En 2016, Naval Group (ex-DCNS) était entré en négociation exclusive, après le rejet de l’offre de l’allemand ThyssenKrupp Marine Systems et du consortium japonais Mitsubishi-Kawasaki. Une négociation très dure sur les transferts de technologies. En outre, l’opinion et la presse, qui organisait des campagnes antifrançaises, n’ont jamais cessé de dénoncer l’accord, qui prévoyait pourtant la réalisation sur place de 60 % de la valeur totale du contrat.
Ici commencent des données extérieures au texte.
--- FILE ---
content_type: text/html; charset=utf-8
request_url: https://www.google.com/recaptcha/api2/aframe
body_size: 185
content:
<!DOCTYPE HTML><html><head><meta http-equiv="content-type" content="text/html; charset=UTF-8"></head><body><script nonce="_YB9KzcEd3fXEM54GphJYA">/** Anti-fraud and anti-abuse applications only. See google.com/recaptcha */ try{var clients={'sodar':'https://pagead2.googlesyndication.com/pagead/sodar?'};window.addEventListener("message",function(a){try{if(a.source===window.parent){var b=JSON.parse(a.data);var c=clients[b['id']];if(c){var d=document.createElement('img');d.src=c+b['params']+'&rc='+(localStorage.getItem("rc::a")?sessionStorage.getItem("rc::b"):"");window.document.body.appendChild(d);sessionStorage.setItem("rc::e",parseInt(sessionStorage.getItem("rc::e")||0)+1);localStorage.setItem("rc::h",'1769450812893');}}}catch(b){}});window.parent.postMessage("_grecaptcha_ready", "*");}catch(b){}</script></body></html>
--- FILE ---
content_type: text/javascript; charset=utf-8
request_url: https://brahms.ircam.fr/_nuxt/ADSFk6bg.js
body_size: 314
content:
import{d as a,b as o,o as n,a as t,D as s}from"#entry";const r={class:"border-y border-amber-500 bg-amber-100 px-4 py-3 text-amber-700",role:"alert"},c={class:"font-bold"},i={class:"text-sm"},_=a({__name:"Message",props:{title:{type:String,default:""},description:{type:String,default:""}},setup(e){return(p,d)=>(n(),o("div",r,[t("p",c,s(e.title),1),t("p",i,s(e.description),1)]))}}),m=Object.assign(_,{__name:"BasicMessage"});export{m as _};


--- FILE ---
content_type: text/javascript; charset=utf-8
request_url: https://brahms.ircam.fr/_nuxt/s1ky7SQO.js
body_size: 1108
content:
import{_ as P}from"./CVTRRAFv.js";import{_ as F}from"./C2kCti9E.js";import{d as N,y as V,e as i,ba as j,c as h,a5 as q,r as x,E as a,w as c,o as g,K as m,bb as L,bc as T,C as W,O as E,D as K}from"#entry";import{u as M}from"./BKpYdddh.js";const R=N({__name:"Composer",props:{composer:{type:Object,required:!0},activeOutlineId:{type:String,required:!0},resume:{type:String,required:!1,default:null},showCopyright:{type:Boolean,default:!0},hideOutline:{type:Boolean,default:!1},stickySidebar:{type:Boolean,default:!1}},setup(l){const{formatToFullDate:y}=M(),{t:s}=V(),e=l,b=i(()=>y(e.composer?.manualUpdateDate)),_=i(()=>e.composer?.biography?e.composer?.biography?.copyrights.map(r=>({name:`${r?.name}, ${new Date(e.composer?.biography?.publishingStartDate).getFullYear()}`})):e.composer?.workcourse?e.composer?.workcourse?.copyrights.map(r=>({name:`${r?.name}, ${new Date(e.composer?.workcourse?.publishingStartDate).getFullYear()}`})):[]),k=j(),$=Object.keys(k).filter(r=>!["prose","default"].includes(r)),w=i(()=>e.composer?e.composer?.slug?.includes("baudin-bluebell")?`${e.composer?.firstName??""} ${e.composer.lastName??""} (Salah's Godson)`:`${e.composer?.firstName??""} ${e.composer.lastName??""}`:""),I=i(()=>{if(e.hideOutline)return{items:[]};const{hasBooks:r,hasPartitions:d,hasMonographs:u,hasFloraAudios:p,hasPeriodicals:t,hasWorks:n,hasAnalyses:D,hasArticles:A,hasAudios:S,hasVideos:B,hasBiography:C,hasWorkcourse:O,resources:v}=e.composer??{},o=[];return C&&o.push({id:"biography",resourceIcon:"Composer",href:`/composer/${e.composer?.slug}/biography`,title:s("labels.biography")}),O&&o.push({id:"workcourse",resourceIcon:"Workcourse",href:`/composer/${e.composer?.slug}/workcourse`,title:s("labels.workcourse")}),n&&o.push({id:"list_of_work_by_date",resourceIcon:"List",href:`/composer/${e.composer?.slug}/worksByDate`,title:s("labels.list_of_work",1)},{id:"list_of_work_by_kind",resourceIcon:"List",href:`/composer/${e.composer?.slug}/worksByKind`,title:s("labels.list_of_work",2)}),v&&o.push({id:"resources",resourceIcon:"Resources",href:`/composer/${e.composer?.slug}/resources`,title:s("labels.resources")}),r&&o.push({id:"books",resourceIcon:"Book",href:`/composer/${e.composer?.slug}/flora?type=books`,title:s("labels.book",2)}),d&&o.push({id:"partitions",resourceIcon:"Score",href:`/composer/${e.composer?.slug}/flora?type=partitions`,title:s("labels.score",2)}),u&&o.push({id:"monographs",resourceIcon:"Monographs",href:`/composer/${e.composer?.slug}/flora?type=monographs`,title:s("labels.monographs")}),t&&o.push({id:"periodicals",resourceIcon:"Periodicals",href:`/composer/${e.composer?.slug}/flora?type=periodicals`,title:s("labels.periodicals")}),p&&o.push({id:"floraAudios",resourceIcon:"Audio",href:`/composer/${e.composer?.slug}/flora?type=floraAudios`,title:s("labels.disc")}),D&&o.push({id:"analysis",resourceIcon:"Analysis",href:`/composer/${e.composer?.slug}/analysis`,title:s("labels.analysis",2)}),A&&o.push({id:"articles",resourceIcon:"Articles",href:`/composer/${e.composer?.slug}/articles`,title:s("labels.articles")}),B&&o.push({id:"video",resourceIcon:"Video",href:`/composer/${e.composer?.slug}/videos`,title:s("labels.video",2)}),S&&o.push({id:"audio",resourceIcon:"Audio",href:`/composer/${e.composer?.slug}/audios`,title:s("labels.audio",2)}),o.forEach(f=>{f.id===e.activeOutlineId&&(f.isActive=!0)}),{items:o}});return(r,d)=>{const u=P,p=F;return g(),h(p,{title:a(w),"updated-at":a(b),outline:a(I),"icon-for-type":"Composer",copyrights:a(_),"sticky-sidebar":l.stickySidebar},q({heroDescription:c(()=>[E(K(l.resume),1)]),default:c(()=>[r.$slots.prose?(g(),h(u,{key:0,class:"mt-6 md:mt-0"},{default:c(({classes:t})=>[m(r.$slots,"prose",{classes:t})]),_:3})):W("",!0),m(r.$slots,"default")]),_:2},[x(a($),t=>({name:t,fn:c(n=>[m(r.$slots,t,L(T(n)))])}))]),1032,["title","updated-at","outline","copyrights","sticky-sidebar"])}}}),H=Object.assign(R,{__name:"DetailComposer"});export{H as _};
Rapatriement de centaines d’ingénieurs et de techniciens

En 2020, un audit australien s’inquiétait de l’exécution du contrat. Il soulignait la « profonde préoccupation » du ministère de la défense sur certains aspects du partenariat qui constituaient un « risque pour le programme ». Notamment un dérapage du calendrier, contesté par Naval Group, risquant d’entraîner un « trou capacitaire » entre l’ancienne et la nouvelle flotte, livrée entre 2030 et 2050.

En février 2021, le nouveau patron de Naval Group, Pierre-Eric Pommellet, avait dû se rendre d’urgence en Australie pour rappeler l’engagement de Paris en faveur du « made in Australia » (une centaine d’entreprises locales de premier rang) et sauver un accord qui battait de l’aile. Jusqu’à présent, Naval Group a été payé au fil du programme. Naval Group minimise l’impact de cette décision sur une charge de travail, par ailleurs soutenue par les commandes de la marine nationale.

Le coup n’en est pas moins rude pour l’image de l’industriel. Et, dans une moindre mesure, pour son actionnaire Thales (35 %), qui devait fournir des sous-systèmes à Lockheed Martin. Naval Group va rapatrier des centaines d’ingénieurs et de techniciens. Et sans doute engager contre ses anciens clients un contentieux qui durera des années avec, à la clé, des pénalités financières.